What sensor types can Rendered.ai support for synthetic data generation?
Rendered.ai supports a wide range of sensor modalities, including RGB cameras, Synthetic Aperture Radar (SAR), Infrared (IR), Thermal, Multispectral & Hyperspectral, X-ray, and custom or emerging sensors. This allows for physically accurate simulations for even the most difficult-to-work-with sensor types.
How does Rendered.ai help with data labeling for computer vision models?
Every synthetic image generated on the Rendered.ai platform is fully labeled at creation with consistent, custom annotations. Additionally, Rendered.ai offers auto-annotation services for real datasets using models trained on synthetic data, enhancing the value of existing real-world imagery.
What are the pricing models for Rendered.ai's services?
Rendered.ai offers subscription-based pricing for its Platform as a Service (PaaS), starting at $5,000/month for teams and $15,000/month for organizations. For services like Synthetic Data as a Service, Model Development, and Auto-Data Labeling, custom project-based pricing is available.

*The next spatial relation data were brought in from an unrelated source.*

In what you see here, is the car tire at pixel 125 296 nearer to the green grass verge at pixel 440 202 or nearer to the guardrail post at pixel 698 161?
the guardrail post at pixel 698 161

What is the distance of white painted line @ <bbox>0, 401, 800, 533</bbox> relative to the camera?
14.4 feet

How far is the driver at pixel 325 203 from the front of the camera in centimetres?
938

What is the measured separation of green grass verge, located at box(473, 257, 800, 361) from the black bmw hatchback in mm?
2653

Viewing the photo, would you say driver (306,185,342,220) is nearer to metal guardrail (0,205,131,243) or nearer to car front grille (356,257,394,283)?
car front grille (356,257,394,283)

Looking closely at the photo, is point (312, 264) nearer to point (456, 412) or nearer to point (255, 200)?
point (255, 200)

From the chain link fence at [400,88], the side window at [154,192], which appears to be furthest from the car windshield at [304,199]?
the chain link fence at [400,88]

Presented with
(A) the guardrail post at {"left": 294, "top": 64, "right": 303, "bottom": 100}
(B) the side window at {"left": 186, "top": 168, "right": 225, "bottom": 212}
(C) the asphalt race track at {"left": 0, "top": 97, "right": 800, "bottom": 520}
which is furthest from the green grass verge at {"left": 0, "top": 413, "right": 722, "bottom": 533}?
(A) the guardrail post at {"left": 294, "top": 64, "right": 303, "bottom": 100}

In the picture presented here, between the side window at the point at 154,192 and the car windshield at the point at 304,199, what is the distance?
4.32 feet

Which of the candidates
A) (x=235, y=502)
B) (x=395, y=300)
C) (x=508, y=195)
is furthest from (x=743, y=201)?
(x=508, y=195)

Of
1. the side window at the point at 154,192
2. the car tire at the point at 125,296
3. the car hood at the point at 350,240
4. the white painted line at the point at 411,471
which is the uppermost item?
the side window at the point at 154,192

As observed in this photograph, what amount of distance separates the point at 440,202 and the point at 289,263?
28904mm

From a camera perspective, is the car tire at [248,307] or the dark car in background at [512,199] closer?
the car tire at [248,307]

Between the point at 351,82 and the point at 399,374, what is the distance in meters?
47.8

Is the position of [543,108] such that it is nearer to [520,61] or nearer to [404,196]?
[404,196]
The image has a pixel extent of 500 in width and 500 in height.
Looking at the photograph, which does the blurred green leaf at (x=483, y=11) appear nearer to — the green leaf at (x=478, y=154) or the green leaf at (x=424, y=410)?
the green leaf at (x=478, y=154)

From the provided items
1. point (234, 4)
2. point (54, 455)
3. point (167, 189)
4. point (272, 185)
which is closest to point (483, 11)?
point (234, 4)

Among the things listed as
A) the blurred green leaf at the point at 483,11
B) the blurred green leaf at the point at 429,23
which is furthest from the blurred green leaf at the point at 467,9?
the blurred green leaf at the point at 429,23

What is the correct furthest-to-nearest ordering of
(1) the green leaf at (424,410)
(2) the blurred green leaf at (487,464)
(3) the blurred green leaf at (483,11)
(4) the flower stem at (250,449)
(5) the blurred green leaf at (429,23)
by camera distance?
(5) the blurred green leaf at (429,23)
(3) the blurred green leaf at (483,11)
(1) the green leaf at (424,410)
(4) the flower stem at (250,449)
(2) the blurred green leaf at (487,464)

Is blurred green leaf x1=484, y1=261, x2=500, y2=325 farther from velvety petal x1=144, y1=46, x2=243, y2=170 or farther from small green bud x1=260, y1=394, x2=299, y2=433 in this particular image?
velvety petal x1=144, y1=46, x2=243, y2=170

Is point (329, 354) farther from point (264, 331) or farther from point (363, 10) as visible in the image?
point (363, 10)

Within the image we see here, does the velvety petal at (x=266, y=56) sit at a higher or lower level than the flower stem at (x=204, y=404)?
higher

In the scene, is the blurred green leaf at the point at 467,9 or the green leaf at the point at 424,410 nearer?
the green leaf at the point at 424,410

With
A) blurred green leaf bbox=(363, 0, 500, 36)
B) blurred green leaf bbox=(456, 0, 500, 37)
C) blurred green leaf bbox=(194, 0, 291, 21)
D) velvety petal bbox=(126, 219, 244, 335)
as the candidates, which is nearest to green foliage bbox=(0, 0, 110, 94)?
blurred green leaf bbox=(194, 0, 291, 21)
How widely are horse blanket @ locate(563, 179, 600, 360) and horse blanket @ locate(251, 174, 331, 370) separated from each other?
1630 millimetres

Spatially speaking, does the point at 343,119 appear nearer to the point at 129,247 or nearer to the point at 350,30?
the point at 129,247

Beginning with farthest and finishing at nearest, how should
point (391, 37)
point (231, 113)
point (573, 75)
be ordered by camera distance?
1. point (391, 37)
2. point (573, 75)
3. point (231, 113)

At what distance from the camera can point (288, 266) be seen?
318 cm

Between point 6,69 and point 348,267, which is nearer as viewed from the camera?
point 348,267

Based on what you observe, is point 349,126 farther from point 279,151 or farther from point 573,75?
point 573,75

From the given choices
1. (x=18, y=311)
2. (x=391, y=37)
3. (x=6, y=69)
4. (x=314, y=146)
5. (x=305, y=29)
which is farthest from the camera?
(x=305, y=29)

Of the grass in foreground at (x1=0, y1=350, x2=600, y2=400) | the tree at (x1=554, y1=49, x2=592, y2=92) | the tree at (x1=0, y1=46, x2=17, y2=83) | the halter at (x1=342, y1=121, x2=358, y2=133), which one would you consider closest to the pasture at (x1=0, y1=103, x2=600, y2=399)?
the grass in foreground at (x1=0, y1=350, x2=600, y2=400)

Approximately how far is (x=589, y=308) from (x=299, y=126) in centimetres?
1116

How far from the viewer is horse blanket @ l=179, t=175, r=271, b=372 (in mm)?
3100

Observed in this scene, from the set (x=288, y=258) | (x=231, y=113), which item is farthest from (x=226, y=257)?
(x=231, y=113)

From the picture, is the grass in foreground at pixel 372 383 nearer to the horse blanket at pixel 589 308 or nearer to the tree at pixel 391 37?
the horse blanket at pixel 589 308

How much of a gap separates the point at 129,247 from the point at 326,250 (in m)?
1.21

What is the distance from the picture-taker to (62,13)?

How quickly can synthetic datasets be generated using Rendered.ai?
Rendered.ai enables the generation of fully labeled, training-ready datasets in minutes to days, significantly faster than traditional methods that can take months. This speed allows for rapid iteration, modification, and testing of models before hardware deployment.
Can Rendered.ai's synthetic data replace real data entirely?
While synthetic data can sometimes replace real data, it is typically used to augment it. The most effective approach combines customized synthetic data to bootstrap models and cover rare events, with auto-labeled real data to create robust training datasets, optimizing model performance.